Morgen, morgen, morgen? XXX am Rhein. Suche fieberhaft nach einer anderen Lösung und melde mich dann sofort.

Morgen gibt es erst mal viele Vorbereitungen zu machen. Immer schön ruhig dabei bleiben. Hauptsache, das Wetter spielt mit, es gibt keinen Unfall, keinen Müll und viele nette Menschen. Vorfreude galore!

Tag 18 – WP Acht

Ein nahezu perfekter Aufbau

Ach, von wegen XXX, nicht wahr?

Claudi und Andi haben Besuch aus  Berlin: Torben. Ich treffe mich mit ihm Samstag Nachmittags und er begleitet mich zu Rad ab, um dort wegen des Gepäckträgers nachzufragen. Alles sehr unerfreulich und ich will es auf eine Aussage reduzieren: es geht nicht mehr. Am Montag suche ich nach einer neuen Werkstatt.

Torben und ich lassen uns durch das bullenheiße Bilk treiben und plaudern dabei über Götter und Welten. Gegen 17:00 trennen wir uns, ich springe bei Armin zur gemeinsamen Abendmeditation vorbei, um dann zu Hause nochmal kalt zu duschen, alles für den Abend im WP8 bereit zu stellen und in den Anzug zu hüpfen. Die Budapester genannten Schuhe, die ich vor 20 Jahren einst kaufte und lange nicht trug, sind seit dem Ellington bequem. Ich ziehe sie an und fühle mich… standhaft. Irgendwie haben die Absätze einen hervorragenden Stand.

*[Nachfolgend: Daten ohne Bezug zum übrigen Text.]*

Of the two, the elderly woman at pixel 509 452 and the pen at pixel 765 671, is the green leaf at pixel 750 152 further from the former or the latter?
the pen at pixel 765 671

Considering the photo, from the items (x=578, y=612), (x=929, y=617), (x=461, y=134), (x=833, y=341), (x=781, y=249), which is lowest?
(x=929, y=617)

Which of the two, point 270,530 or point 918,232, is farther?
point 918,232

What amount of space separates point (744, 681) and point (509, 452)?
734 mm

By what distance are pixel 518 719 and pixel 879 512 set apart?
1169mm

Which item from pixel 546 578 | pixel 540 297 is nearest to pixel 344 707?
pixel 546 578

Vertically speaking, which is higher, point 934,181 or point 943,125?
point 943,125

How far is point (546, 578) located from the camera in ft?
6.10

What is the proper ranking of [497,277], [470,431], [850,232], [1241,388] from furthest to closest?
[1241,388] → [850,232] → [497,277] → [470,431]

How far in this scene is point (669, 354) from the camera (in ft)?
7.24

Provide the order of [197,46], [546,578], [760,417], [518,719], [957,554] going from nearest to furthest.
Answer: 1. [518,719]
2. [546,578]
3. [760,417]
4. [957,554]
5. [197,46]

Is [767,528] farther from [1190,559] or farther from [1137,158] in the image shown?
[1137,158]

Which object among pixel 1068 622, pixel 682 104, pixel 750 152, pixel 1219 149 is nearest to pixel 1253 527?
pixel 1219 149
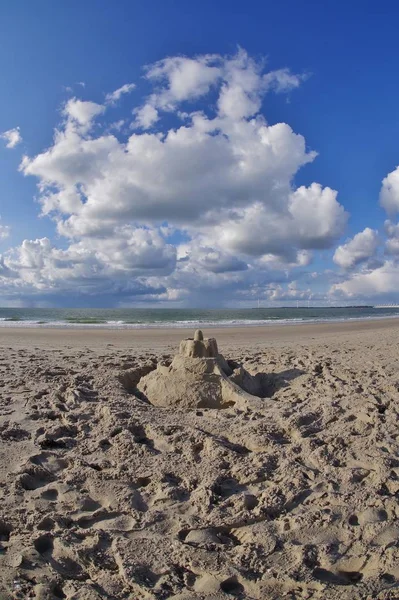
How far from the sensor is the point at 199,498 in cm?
359

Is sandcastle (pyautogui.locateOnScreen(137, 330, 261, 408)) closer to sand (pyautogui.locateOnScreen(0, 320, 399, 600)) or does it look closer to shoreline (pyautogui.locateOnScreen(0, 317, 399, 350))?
sand (pyautogui.locateOnScreen(0, 320, 399, 600))

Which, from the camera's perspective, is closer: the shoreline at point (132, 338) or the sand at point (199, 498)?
the sand at point (199, 498)

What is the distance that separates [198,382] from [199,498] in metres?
2.87

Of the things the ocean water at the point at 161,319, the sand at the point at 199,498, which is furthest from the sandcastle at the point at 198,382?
the ocean water at the point at 161,319

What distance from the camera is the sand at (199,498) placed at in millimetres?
2695

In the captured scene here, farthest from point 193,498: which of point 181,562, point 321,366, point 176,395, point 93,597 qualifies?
point 321,366

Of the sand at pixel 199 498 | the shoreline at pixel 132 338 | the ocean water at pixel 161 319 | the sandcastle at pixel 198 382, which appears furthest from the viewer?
the ocean water at pixel 161 319

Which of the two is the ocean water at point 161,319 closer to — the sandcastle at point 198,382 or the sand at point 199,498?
the sandcastle at point 198,382

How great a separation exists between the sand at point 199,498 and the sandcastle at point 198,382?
0.32m

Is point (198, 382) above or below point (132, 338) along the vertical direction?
above

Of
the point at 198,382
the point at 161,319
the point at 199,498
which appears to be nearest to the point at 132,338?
the point at 198,382

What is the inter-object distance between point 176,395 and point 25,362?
192 inches

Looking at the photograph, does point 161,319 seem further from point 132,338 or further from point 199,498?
point 199,498

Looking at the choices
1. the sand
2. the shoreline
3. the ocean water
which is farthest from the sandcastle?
the ocean water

Konzentriert packe ich Mammut und fahre los. Doch schon auf der Bilker verliere ich die Boxen, die auf dem viel zu kleinen Gepäckträger montiert waren. Ich sammle alles wieder von der Straße, packe nochmals und fahre weiter. Das ist ein ziemliches Stück bis zum Worringer Platz und keine angenehme Strecke. Vor dem Bahnhof kaufe ich noch zwei Brezeln, da ich wieder zu essen vergaß.

Die Ruhe vor dem Sturm

Punkt 20 Uhr – also viel zu spät – komme ich am WP8 an. Nichts ist los, kein Mensch da. Eine Telefonnummer besitze ich nicht. Was tun? Nach Hause fahren und einfach schlafen? Spitzen Idee! Dann wäre aber die Tourreihe futsch. Die Pechmarie ist nicht weit entfernt, Katja kenne ich als flexible Frohnatur und ich habe ihre Nummer. Sie will nicht glauben, was ich ihr erzähle und sagt zu bzw ich sage, ich warte noch 20 Minuten, dann rufe ich an. Vorsorglich schreibe ich auf einen Deckel eine Nachricht, dass ich in der Pechmarie sei und klebe ihn an das Fenster des WP8.

Party hard!

Nach der Wartefrist setze ich mich auf Mammut, um zur Pechmarie zu gondeln, da klingelt das Handy. Romano von der WP8, der verblüfft ist, da doch das WP8 immer erst um 21 Uhr öffnet. Herrje, egal, ich drehe um zum WP8, sage Katja ab, da kommt Mas mit 2 Bekannten auch schon an. Ich entferne meine Botschaft vom Fenster und lege es einige Meter in all den Unrat, der überall herum liegt, ab. Wir warten gemeinsam, um 21 Uhr dann Romano. Zusammen bauen wir fix alles auf. Der vordere Teil des WP8 ist ideal: in jede Ecke steht eine Box auf Kopfhöhe. Und schon schwappen die Leute rein. Zwischenzeitlich hat sich eine lose Tour-Gang gebildet und – Zack! – wird getanzt (ich vermisse tatsächlich Frau N dabei, die vor 5 Jahren so famos bei der Bilk-Tournee abtanzte). Das Stammpublikum des WP8 ist erstaunt ob der frühen Partylaune und zieht einfach mit. Die Reihenfolge der Wünsche ist surreal: auf Black Dog von Led Zep folgt Disco, darauf Who by fire von Cohen. Und die Leute tanzen einfach weiter. Die Gemeinschaft akzeptiert die Andersartigkeit des einzelnen Wunsches. Irgendwie hätte ich gerne mal etwas Zeit, tiefer über dieses Phänomens nachzudenken.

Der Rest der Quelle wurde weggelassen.